2. INTRODUCTION
Clustering is an unsupervised learning method of data abstraction.
The method of identifying similar groups of data in a dataset is
called Clustering.
It is basically a collection of objects on the basis of similarity and
dissimilarity between them.
3. TYPES OF CLUSTERING
Hard Clustering
In hard clustering, each data point either belongs to a cluster
completely or not.
Soft Clustering
Soft clustering is about grouping the data items such that
an item can exists in multiple clusters.
4. CLUSTERING METHODS
Density-Based Methods :
These method search the data space for areas of varied density of data points in
the data space.
Hierarchical Based Methods:
In this method, the clusters forms a tree-type structure based on the hierarchy
New clusters are formed using the previously formed one.

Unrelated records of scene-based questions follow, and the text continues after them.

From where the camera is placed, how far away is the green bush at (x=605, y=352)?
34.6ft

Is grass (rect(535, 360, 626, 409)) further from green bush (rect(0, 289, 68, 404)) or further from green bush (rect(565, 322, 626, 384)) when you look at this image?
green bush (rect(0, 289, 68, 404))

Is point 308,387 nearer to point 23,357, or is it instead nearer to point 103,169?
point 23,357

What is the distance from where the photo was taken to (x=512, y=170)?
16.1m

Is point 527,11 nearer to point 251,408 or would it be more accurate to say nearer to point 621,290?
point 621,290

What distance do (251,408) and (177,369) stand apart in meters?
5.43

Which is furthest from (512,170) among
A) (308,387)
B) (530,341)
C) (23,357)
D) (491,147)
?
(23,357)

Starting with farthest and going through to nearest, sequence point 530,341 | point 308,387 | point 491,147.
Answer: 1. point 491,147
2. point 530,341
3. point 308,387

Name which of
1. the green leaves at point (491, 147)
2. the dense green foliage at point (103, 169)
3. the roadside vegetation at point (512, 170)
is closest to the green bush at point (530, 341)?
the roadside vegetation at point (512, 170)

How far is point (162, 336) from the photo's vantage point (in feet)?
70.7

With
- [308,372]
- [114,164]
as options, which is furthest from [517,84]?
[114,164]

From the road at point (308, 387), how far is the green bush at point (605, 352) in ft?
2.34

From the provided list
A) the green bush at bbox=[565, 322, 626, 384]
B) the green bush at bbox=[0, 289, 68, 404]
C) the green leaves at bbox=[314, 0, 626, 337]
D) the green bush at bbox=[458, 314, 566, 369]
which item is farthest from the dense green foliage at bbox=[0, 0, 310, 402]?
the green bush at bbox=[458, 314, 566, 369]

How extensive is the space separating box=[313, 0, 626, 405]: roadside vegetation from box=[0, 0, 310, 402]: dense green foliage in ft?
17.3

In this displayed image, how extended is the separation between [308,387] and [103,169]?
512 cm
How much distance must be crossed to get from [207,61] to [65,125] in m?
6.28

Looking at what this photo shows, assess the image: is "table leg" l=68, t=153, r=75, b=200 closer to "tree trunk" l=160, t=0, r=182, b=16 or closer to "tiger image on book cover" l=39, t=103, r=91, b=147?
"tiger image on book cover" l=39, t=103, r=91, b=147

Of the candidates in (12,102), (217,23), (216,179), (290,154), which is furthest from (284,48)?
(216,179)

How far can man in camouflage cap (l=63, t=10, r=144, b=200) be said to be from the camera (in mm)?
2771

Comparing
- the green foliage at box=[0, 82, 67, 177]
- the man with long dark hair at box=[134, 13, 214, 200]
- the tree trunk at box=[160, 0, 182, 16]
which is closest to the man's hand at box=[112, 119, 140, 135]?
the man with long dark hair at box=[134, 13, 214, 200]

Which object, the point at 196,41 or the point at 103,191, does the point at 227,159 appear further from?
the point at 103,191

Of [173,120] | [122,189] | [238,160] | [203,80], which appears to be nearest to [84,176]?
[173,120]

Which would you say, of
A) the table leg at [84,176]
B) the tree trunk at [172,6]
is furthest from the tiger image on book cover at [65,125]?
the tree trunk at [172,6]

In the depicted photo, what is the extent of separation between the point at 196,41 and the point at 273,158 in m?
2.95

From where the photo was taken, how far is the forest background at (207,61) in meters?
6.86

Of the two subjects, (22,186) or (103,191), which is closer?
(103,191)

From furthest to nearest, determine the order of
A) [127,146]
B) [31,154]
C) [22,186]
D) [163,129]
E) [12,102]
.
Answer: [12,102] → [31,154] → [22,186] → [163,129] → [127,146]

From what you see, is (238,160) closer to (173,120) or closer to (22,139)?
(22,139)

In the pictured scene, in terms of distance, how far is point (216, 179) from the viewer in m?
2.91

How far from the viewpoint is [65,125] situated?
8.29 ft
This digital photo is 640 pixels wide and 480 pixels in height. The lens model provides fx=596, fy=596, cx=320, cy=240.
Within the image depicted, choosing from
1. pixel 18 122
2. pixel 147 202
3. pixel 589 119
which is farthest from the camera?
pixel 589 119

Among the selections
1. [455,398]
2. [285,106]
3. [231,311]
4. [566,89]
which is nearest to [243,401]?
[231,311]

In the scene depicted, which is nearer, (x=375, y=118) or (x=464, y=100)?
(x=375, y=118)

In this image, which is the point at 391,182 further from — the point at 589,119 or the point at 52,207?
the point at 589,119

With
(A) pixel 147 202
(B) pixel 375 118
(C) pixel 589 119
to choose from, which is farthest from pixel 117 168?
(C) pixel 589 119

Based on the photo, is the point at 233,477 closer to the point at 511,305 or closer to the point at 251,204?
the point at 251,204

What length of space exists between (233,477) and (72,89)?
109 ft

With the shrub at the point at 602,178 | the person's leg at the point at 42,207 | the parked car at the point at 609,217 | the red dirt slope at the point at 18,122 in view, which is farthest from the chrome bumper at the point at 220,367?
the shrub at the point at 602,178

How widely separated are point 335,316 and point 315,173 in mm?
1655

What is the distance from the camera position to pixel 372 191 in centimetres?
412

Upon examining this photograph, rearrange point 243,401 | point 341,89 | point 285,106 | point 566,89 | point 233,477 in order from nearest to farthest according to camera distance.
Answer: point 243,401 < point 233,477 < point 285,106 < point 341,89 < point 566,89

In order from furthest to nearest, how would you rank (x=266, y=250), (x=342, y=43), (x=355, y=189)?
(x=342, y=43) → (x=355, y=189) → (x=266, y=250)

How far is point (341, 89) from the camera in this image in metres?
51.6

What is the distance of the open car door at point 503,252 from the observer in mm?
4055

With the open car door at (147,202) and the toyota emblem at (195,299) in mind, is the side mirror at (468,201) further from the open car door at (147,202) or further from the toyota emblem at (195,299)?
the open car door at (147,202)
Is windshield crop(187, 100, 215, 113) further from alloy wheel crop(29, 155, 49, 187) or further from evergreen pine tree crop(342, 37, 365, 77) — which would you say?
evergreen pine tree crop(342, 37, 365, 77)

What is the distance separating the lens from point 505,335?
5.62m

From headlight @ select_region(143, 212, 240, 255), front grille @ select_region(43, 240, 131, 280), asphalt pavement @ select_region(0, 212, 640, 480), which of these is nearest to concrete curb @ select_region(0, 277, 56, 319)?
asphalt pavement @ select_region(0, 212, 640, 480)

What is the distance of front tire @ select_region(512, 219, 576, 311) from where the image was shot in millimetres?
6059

It is divided into two category
• Agglomerative
• Divisive
5. Partitioning Based Methods:
These methods partition the objects into k cluster and each partition forms
one cluster.
example :- K means
Grid-Based Methods:
In this method, the data space is formulated into a finite number of cells
that form a grid-like structure.
6. K Means Clustering
It is an algorithm to group similar elements or data points to cluster.
The number of groups or cluster is represented by k.
It assumes that the object attribute forms a vector space based on features
that are already provided.
7. K Means Clustering Algorithm
Step 1: First we initialize k points, called means, randomly.
Step 2:We categorize each item to its closest mean and we update the mean’s
coordinates, which are the averages of the items categorized in that mean so
far.
Step 3: We repeat the process for a given number of iterations and at the end,
we have our clusters.
8. Example of K-means Clustering
Let us consider a table
Individual Height Weight
1 185 72
2 170 56
3 168 60
4 179 68
5 182 72
9. Step 1: Randomly we choose two centroids for two clusters
k1=(185,72)
k2=(170,56)
Step 2: Now using these centroids we compute Eucledian Distance 3rd point
ED=sqrt[(xo-xc)^2+(y0-yc)^2]
k1=sqrt[(168-185)^2+(60-72)^2]
k1=20.80
k2=sqrt[(168-170)^2+(60-56)^2]
k2=4.48
Therefore 3 belongs to k2
Step 3: Calculate new centroid values for k2
k2=[(170+168)/2 , (60+56)/2]
k2=(169,58)
Individual Height Weight
1 185 72
2 170 56
3 168 60
4 179 68
5 182 72
11. Hierarchical Clustering
Hierarchical Clustering finds successive clusters using previously
established clusters.
No Assumptions on the number of clusters.
12. Agglomerative Hierarchical Clustering
Initially consider every data point as an individual Cluster and at every
step, merge the nearest pairs of the cluster.
It is a bottom-up method.
At first every data set is considered as individual entity or cluster.
At every iteration, the clusters merge with different clusters until one
cluster is formed.
14. Divisive Hierarchical Clustering
Divisive Hierarchical clustering is precisely the opposite of the
Agglomerative Hierarchical clustering.
In Divisive Hierarchical clustering, we take into account all of the data
points as a single cluster.
In every iteration, we separate the data points from the clusters which
aren’t comparable.
In the end, we are left with N clusters.